I might agreed to top 10 results being exempt.

outland88

10:38 pm on Jun 18, 2005 (gmt 0)

WebmasterWorld Senior Member 10+ Year Member



That's no "chiseled in granite" rule Mike. It would vary from category to category. It could be 10-50 in some.

joeduck

10:41 pm on Jun 18, 2005 (gmt 0)

10+ Year Member



Outland -

All logical points and fairly consistent with what I've observed for sites that were hurt and unhurt since Allegra, when I think the 'anti spam' stuff kicked into higher gear leaving some collateral damage. GG indicated here and at slashdot that PR is the major determinant of canonical status and that makes sense, though I'm guessing spammers are using old domains with PR and PR tricks to get around that.

The challenge for a fully automated algo is that you cannot "fix" problems without unintended consequences. I think this, more than Google's bottom line as some suggest in this thread, is at the heart of the problem.

kgun

10:54 pm on Jun 18, 2005 (gmt 0)



Lorel 7:11 pm on June 18, 20

"I think if a lot more people ran their sites through validators (several of them because not all pick up all the errors-not even W3c.org), link checkers, blacklist checkers, browser compatibility programs and checked Google for dupliate content penalities and went out and found some quality links passing PR--this thread would expire in a few days because a lot of the angry people on this thread would be eating humble pie".
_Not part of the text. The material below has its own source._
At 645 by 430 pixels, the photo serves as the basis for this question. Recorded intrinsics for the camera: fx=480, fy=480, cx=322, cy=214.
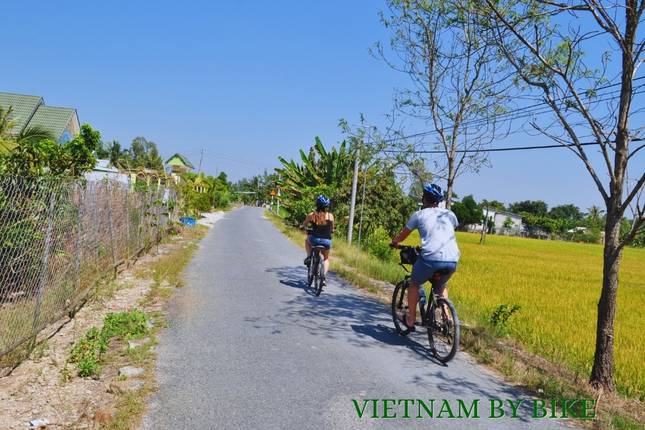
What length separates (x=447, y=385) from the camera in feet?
15.5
Excellent cite. I linked to your site two places, one where I changed your anchor text to this:

"Yoursitename offers tips to stop Hijackers steal your Web Page PR".

Tell me if you want the link deleted or changed to your proposal. Don't hope so, since it seems like an excellent site.

I give it ***** (Max).

KBleivik

outland88

11:09 pm on Jun 18, 2005 (gmt 0)

WebmasterWorld Senior Member 10+ Year Member



The thing Joe is why would people steal content if it’s not profitable. And why would so much get ignored. Tell me what’s the common denominator with a lot of content theft? What's encouraging it so much?

annej

11:30 pm on Jun 18, 2005 (gmt 0)

WebmasterWorld Senior Member 10+ Year Member



I decided to check my site for duplicate pages even though the site and most pages are back. I did find there are still a few pages penalized. I am sure of this because several scraper sites with snippets from the page are ahead of the actual page in the serps. These are pages that used to do well in searches. I did not find any completely duplicated pages of the penalized pages though.

So I am thinking the penalties we are getting are more related to something that the scraper site are doing than an honestly duplicated page done with permission from the author. I did find a few 'with permission' duplicated pages but they don't have penalties.